▸ **Rows from a dataset**:
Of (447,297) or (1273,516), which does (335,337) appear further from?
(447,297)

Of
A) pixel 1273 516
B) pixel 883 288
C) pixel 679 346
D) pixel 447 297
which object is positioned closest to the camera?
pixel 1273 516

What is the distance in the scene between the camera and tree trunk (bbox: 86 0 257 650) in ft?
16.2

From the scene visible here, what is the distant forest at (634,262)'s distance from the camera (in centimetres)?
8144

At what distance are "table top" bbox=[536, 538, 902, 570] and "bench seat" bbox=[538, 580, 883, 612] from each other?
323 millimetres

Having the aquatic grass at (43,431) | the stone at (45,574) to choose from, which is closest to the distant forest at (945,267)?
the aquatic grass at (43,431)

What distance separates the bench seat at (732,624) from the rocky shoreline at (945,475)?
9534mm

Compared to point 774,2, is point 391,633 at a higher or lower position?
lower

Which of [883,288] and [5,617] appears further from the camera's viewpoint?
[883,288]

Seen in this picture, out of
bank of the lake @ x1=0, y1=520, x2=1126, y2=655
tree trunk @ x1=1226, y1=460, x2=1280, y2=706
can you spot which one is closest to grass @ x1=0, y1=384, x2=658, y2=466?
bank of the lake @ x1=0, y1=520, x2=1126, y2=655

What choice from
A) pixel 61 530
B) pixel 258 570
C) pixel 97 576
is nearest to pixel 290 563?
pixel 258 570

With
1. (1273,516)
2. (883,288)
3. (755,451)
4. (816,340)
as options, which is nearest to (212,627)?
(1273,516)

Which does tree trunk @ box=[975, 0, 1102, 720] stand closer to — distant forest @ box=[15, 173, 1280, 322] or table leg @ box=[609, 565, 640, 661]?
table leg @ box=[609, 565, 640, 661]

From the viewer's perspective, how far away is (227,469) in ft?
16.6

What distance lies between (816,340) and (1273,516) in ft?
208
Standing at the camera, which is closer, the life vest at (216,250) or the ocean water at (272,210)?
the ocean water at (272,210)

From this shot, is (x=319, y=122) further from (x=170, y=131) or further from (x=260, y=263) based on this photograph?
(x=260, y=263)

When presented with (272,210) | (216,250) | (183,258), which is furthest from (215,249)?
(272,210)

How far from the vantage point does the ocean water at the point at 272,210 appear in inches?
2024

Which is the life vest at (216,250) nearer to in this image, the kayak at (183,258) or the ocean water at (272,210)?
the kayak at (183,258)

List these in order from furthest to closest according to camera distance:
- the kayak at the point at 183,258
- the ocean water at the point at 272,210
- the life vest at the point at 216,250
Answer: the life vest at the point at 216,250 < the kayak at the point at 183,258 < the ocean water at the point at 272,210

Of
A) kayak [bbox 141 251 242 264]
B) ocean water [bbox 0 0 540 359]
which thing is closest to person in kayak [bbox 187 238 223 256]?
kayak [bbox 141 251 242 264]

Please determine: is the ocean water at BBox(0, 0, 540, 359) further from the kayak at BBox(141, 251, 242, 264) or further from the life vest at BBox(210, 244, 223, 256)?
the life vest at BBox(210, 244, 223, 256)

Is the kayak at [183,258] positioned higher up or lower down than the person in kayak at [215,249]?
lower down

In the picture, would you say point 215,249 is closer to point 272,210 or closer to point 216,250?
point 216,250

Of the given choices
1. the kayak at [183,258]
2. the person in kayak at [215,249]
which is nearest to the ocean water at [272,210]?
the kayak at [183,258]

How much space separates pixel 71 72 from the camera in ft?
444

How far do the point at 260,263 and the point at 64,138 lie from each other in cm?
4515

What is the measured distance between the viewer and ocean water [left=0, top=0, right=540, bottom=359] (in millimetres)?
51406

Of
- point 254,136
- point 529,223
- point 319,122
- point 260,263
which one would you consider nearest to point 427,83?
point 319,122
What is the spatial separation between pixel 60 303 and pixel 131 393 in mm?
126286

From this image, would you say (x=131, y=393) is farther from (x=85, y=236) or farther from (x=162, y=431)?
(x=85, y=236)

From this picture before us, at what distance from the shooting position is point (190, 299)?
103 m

▸ **What this task involves**: Rewrite all the records, changing every "tree trunk" to "trunk of a tree" and leaving everything else unchanged.

▸ **Solution for this task**:
Of (447,297) or (1273,516), which does (335,337) appear further from?
(447,297)

Of
A) pixel 1273 516
B) pixel 883 288
C) pixel 679 346
D) pixel 447 297
which object is positioned closest to the camera?
pixel 1273 516

What is the distance in the scene between the camera and trunk of a tree (bbox: 86 0 257 650) in ft?
16.2

From the scene visible here, what is the distant forest at (634,262)'s distance from the camera (in centimetres)?
8144

At what distance are "table top" bbox=[536, 538, 902, 570] and "bench seat" bbox=[538, 580, 883, 612] from each other?
323 millimetres

Having the aquatic grass at (43,431) | the stone at (45,574) to choose from, which is closest to the distant forest at (945,267)?
the aquatic grass at (43,431)

What distance separates the bench seat at (732,624) from the rocky shoreline at (945,475)?
9534mm

Compared to point 774,2, is point 391,633 at a higher or lower position?
lower

Which of [883,288] and [5,617] appears further from the camera's viewpoint?
[883,288]

Seen in this picture, out of
bank of the lake @ x1=0, y1=520, x2=1126, y2=655
trunk of a tree @ x1=1226, y1=460, x2=1280, y2=706
can you spot which one is closest to grass @ x1=0, y1=384, x2=658, y2=466?
bank of the lake @ x1=0, y1=520, x2=1126, y2=655

What choice from
A) pixel 61 530
B) pixel 258 570
C) pixel 97 576
is nearest to pixel 290 563?
pixel 258 570

With
1. (1273,516)
2. (883,288)
3. (755,451)
4. (816,340)
as options, which is nearest to (212,627)?
(1273,516)

Which does trunk of a tree @ box=[975, 0, 1102, 720] stand closer to — distant forest @ box=[15, 173, 1280, 322] or table leg @ box=[609, 565, 640, 661]?
table leg @ box=[609, 565, 640, 661]

From the viewer's perspective, how far away is (227,469) in ft?
16.6

What distance lies between (816,340) and (1273,516) in ft?
208
Standing at the camera, which is closer, the life vest at (216,250) or the ocean water at (272,210)?
the ocean water at (272,210)

From this shot, is (x=319, y=122) further from (x=170, y=131) or further from (x=260, y=263) based on this photograph?
(x=260, y=263)

When presented with (272,210) | (216,250) | (183,258), which is furthest from (215,249)?
(272,210)

How far from the vantage point does the ocean water at the point at 272,210 appear in inches?
2024

Which is the life vest at (216,250) nearer to in this image, the kayak at (183,258) or the ocean water at (272,210)?
the kayak at (183,258)

List these in order from furthest to closest according to camera distance:
- the kayak at the point at 183,258
- the ocean water at the point at 272,210
- the life vest at the point at 216,250
Answer: the life vest at the point at 216,250 < the kayak at the point at 183,258 < the ocean water at the point at 272,210

Of
A) kayak [bbox 141 251 242 264]
B) ocean water [bbox 0 0 540 359]
which thing is closest to person in kayak [bbox 187 238 223 256]?
kayak [bbox 141 251 242 264]

Please determine: is the ocean water at BBox(0, 0, 540, 359) further from the kayak at BBox(141, 251, 242, 264) or further from the life vest at BBox(210, 244, 223, 256)?
the life vest at BBox(210, 244, 223, 256)

Is the kayak at [183,258] positioned higher up or lower down than the person in kayak at [215,249]?
lower down

In the picture, would you say point 215,249 is closer to point 272,210 or closer to point 216,250?
point 216,250

Of the given choices
1. the kayak at [183,258]
2. the person in kayak at [215,249]
which is nearest to the ocean water at [272,210]?
the kayak at [183,258]

How much space separates pixel 71 72 from the camera in ft?
444

How far do the point at 260,263 and the point at 64,138 lie from each other in cm?
4515

What is the measured distance between the viewer and ocean water [left=0, top=0, right=540, bottom=359] (in millimetres)?
51406

Of
- point 254,136
- point 529,223
- point 319,122
- point 260,263
which one would you consider nearest to point 427,83?
point 319,122
What is the spatial separation between pixel 60 303 and pixel 131 393 in mm?
126286

From this image, would you say (x=131, y=393) is farther from (x=85, y=236) or farther from (x=162, y=431)?
(x=85, y=236)

From this picture before us, at what distance from the shooting position is point (190, 299)?
103 m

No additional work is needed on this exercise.